Computing Infrastructure

Georgia Tech is home to the state-of-the-art, campus-wide PACE computing infrastructure, including the Phoenix research cluster  both located in CODA, home to the School of CSE.

Phoenix

The Phoenix cluster accelerates Georgia Tech’s computational research efforts in astrophysics, biology, health sciences, chemistry, materials, manufacturing, public policy, and other disciplines. Phoenix debuted in Fall 2020 with 1.84 Linpack petaflops of computing power, earning it a 277th ranking on the Top500.  
 
The cluster continues to grow with additional hardware.

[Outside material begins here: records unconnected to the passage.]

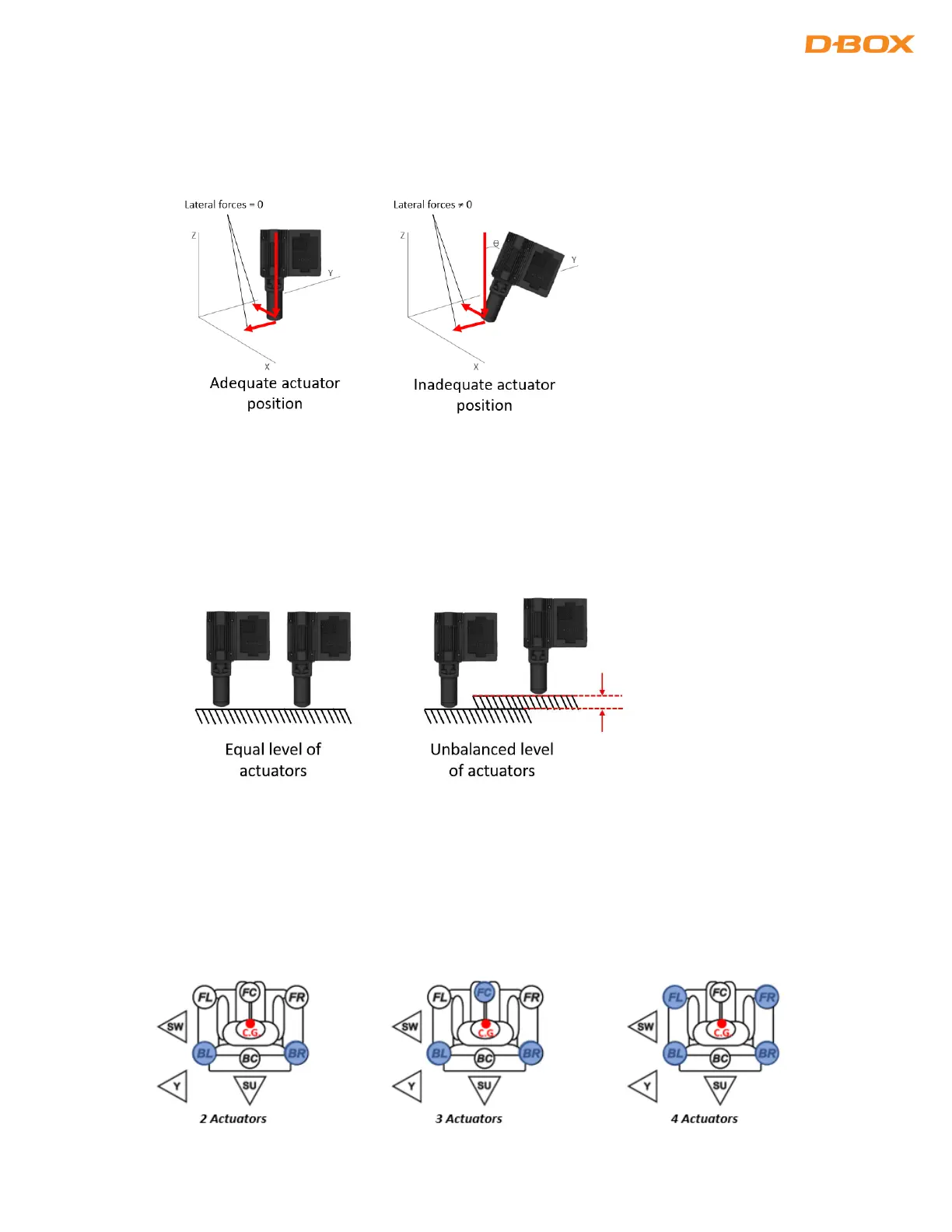 D-BOX

Lateral forces = 0

Z

Y

X

Adequate actuator position

Lateral forces ≠ 0

Z

θ

Y

X

Inadequate actuator position

Equal level of actuators

Unbalanced level of actuators

FL FC FR
SW
C.G.
BL BC BR
Y
SU
2 Actuators

FL FC FR
SW
C.G.
BL BC BR
Y
SU
3 Actuators

FL FC FR
SW
C.G.
BL BC BR
Y
SU
4 Actuators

Phoenix's hardware specification includes 34,816 CPU cores from 1,395 nodes, there are 446 GPUs, including NVIDIA H200 flagship GPUs that are instrumental in accelerating AI and ML workloads.

Free-Tier Credits

Academic and research faculty are eligible for generous free-tier compute and storage accounts on Phoenix, providing 1TB of project storage and computational credits equivalent to 10,000 CPU-hours per month on a 192GB compute node. These credits may be used toward any computational resources (e.g., GPUs, high-memory nodes) available within the Phoenix cluster. Unused free-tier credits roll over each month, up to a maximum of 4 months’ worth of credits (40K CPU-hours equivalent).